Bad back may stop cane toad invasion

SYDNEY (Reuters) - It seems a bad back might be the only thing that can stop the relentless spread of Australia’s poisonous cane toads, which are killing native animals as they hop across the nation, researchers say.

A poisonous cane toad sits on a log before feeding time at Sydney's Taronga Zoo February 15, 2005. REUTERS/David Gray

Australia’s army couldn’t stop the cane toads, which number around 200 million. Residents swinging golf clubs failed and so did a campaign to freeze them to death in refrigerators.

But now an Australian scientist says evolution has seen the biggest and fastest cane toads interbreed, resulting in arthritis and bad backs which could slow them down.

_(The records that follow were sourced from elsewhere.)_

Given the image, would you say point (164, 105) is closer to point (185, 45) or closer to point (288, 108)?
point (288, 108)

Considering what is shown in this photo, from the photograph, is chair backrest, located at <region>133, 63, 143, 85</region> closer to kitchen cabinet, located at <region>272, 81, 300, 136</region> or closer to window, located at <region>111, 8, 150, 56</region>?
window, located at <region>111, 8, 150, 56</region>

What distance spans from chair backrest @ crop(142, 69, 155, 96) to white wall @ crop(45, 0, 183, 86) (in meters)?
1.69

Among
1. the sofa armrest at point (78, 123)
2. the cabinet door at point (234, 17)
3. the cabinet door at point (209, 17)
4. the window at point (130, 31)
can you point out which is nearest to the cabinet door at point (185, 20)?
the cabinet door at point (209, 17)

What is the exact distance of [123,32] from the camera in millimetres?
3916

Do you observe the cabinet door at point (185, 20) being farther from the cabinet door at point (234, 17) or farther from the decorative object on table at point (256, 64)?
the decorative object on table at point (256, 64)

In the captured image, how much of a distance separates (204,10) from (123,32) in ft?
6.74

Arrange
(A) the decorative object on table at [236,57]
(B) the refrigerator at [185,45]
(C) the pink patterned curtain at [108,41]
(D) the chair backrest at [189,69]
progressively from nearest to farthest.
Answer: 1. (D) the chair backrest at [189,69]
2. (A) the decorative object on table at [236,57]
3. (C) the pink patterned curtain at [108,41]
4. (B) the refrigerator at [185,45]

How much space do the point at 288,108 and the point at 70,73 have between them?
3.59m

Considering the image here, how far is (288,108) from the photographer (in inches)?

“Cane toads moving across Australia are the fastest amphibians on Earth after their rapid evolution from slow-moving homebodies into road warriors over the past 70 years,” Rick Shine at Sydney University said in a statement received Tuesday.

Thousands of cane toads moving in a front across tropical eastern Queensland state can travel 10 meters (30 feet) overnight, researchers say.

Those at the front of the invasion near the Western Australian state border can cover one km on a wet night -- 10 times the distance.

“Toads that run at the front of the pack are becoming bigger and faster. They have different personalities, different shapes and are developing different physiologies,” said Shine.

The bigger, faster toads produce babies with bigger front legs and longer backs and consequently suffer arthritis.

“We are seeing toads in the Northern Territory with spinal arthritis -- big, bony lumps on their spine,” said Shine.

Cane toads are one of Australia’s worst environmental mistakes, ranking alongside the catastrophic introduction of rabbits.

The toads, introduced in a batch of 101 from Hawaii in 1935 in a failed bid to control native cane beetles, have spread 3,000 km (1,900 miles) from northeast Queensland to Darwin in Australia’s tropical north.

The spread of the toads, whose skin is poisonous, has led to dramatic declines in populations of native snakes, goanna lizards and quolls, a cat-sized marsupial.